Thursday, July 13, 2006

The Back Forty

As I've said before, we have a miniscule yard. It almost doesn't even count as a yard-- I'd be more inclined to call it a patch. However this did not stop us from tearing up more sod and putting in a tiny swath of a vegetable garden.



Since we're inexperienced and were raring to go by April, we decided to grow most of our bounty from seed. Both of us commute to NYC for our jobs which leaves little time beyond the weekend for our gardening efforts. Since it took a whole weekend just to get the sod up, the soil down and the garden ready for planting, we were faced with having to wait another week before we'd get our seeds in. With visions of just-plucked green beans dancing in our heads, we decided the weekend was just too far away. So after a full day's work and a long commute we found ourselves crouching before our garden swath, racing against the setting sun. The seeds went in. It seemed a shame to waste the whole package, so many seeds went in. And since we were working in dusk conditions, we weren't always entirely sure where the seeds were ending up. Let's just say we're going for a very "naturalistic" veggie garden. In no time we were seeing this. . .



















Some of our tomatoes plants came from the Mister's grandfather's garden. As I mentioned in an earlier post, he's quite the propagator. He grew these plants from last year's tomatoes. They're already looking quite delicious...

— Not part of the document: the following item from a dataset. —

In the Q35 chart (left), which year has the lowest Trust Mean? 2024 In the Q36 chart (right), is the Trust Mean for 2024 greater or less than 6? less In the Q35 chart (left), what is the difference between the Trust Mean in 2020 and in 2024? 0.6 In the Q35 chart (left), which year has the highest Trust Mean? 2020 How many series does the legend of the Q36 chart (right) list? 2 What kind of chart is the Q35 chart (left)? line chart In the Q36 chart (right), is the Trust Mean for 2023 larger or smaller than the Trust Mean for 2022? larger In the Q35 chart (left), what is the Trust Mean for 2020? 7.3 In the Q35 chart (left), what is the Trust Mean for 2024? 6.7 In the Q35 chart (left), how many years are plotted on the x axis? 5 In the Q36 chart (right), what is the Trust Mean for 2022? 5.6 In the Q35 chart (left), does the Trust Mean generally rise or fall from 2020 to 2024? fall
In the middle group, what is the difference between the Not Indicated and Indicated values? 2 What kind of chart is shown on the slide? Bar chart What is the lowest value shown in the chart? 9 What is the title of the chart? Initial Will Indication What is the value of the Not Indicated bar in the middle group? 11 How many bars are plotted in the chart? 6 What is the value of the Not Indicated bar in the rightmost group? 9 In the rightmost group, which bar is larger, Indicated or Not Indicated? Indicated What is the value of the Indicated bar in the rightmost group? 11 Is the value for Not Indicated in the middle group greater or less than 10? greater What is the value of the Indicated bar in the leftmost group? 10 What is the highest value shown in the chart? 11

Despite our inexperience, we seem to have a successful vegetable garden. The beans are quite tasty. The tomatoes are ripening nicely. We have some swiss chard that's ready to go, and our beets are really moving along. My only concern is our squash plants. They have the unfortunate fate of being situated right below our dryer vent. Periodically I pick fluff out from between their stems (I know coffee grinds are good, anyone know anything about dryer lint?). Their leaves are treated to a weekly, salon-style blow-out. I've noticed some of the blossoms that were looking so promising have shriveled up. Of course this may have something to do with having 500 squash plants crammed into a 2' square of soil (it's called squash for a reason, right?). So we'll see about that. Meanwhile, everything else looks pretty satisfied. And satisfying. . .


Wednesday, July 05, 2006

Like a Moth

I'm taking to this gardening thing like a moth to a Nasturtium leaf.


Somehow June managed to come and go without a single post. Well the blog may have languished, but the garden has not. I've been meaning to dedicate a post to my perennials-- they're near and dear to my heart since I knew them first as mere seeds. I brought them home from the community greenhouse in early May. The Mister kindly cleared some sod for me, and a perennial garden was born.


I consulted my books endeavoring to give each plant its due in terms of space. However, mine was a bumper crop, and though I was happy to share some of the bounty with my sister, I was a little greedy, too. After all, some might not make it, then what? We'd have this bald spot in the yard punctuated by the occasional perennial. Besides, when they first went in they looked like this:


Plenty of room to breathe, to photosynthesize, to grow, etc, etc. There's Foxglove around the perimeter. Hollyhock in the center flanked by Oxeye Daisy and Coneflower. Rounded out by a couple of Yarrow and Dianthus plants front and center, with an Evening Primrose off to the left.


Two months later and it's literally a jungle out there:



I'm delighted, truly. However, I totally underestimated my perennials. They're huge. They're a tangle of branches and leaves. And they're still growing. Have I overdone it? Have I doomed them to a single-season life span with roots all hopelessly knotted together? Is there anything I can do?

I began this blog because I am a novice gardener. I figured it was a great way to record my fledgling efforts while also tapping the internet for guidance and advice. What's happening, though, as I blog away (or even as I don't, as the last month is a testament), is that I'm coming to realize how much I'm taking to this gardening thing. I love it. I love watching seeds become seedlings. And seedlings, plants. I love seeing my garden's daily evolution. I dote over each one. And, as you can see, worry over them, too.